Шрифт:
Интервал:
Закладка:
– В городах положение тоже становится все хуже и хуже. Вчера компания японских солдат напала на женщину в Претории. Когда двое полисменов попытались их остановить, они были атакованы и избиты отрядом «черноногих» во главе с офицером. Оба все еще в больнице, причем один рискует лишиться глаза. Женщина – совсем молодая девушка – естественно, в ужасном состоянии.
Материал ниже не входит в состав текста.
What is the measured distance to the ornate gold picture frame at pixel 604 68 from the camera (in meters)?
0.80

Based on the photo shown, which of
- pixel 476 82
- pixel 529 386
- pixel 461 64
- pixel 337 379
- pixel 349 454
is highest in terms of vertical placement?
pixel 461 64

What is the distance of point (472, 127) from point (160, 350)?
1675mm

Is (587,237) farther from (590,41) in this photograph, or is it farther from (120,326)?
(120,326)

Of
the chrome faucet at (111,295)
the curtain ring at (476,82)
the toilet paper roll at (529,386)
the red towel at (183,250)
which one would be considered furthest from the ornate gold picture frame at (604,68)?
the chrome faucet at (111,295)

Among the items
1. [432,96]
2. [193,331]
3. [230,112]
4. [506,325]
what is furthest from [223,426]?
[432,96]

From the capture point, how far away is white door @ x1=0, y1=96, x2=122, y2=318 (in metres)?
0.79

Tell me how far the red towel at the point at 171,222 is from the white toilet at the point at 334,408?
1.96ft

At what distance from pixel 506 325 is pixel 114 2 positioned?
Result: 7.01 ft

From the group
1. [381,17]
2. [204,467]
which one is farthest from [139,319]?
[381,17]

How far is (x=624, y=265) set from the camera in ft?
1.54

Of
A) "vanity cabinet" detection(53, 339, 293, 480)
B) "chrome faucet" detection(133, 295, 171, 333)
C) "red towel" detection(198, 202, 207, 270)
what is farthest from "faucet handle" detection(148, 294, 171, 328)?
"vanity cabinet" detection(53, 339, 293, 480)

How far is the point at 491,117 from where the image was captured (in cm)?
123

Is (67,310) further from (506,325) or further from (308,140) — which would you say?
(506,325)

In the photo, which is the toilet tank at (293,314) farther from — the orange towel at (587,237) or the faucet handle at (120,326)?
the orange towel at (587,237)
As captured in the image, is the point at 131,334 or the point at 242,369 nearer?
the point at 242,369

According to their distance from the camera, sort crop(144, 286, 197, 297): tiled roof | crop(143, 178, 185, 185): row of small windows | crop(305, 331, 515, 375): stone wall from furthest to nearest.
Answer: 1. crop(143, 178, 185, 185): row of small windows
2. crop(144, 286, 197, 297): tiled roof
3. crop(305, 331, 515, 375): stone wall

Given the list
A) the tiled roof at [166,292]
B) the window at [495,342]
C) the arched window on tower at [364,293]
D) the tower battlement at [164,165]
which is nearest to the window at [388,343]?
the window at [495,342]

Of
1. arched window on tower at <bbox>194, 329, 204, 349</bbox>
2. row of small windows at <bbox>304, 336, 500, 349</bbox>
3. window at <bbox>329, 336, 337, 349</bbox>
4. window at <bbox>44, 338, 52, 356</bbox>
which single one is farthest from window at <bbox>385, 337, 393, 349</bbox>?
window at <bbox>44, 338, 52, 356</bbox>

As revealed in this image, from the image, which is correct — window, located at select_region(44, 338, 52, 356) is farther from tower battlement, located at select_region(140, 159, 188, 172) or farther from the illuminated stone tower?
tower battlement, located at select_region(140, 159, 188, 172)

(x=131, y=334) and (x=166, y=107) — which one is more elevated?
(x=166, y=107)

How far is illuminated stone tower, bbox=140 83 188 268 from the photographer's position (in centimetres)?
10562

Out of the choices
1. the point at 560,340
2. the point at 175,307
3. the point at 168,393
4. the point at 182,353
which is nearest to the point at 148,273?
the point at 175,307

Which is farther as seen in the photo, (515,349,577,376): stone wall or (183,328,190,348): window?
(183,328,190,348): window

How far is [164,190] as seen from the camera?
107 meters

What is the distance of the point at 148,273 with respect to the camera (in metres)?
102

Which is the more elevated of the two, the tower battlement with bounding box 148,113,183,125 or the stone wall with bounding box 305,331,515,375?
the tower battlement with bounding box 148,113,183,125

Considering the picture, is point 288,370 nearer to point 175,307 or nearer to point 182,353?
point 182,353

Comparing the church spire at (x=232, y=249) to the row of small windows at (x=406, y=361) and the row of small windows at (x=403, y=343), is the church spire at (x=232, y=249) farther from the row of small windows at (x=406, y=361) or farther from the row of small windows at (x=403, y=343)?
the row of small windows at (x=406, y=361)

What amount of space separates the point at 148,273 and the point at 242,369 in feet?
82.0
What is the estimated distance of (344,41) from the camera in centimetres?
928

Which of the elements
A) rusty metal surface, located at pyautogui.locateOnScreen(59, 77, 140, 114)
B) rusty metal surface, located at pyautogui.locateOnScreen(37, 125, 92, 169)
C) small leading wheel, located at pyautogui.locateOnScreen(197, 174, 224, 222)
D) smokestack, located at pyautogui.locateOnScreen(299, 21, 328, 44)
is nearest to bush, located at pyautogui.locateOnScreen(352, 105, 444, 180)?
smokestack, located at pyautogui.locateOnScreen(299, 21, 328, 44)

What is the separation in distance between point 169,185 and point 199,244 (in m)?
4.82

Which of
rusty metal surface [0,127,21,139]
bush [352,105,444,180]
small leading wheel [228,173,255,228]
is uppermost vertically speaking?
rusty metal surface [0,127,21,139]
Адмирал Хории обещал «сделать все возможное, чтобы разобраться в этом деле». – Она посмотрела на свои руки. – Я несколько раз прочитала донесения, которые ты мне дал.
В области военной разведки Ханна Брувер была подкована не хуже мужа.
– Ну и в какое положение это нас ставит? – мягко осведомился Санмартин.
– Альберт и я прошлой ночью проспорили об этом несколько часов. Наконец я сказала, чтобы он посоветовался с Антоном, и я соглашусь с любым решением, которое они примут. Не могу поверить, что Антон опасается нового мятежа.
– Тише! Я уже начинаю бояться, что и у стен есть уши.
– Этого бояться уже поздно. – Ханна посмотрела мужу в глаза. – Рауль, если мы это сделаем… сколько людей погибнет?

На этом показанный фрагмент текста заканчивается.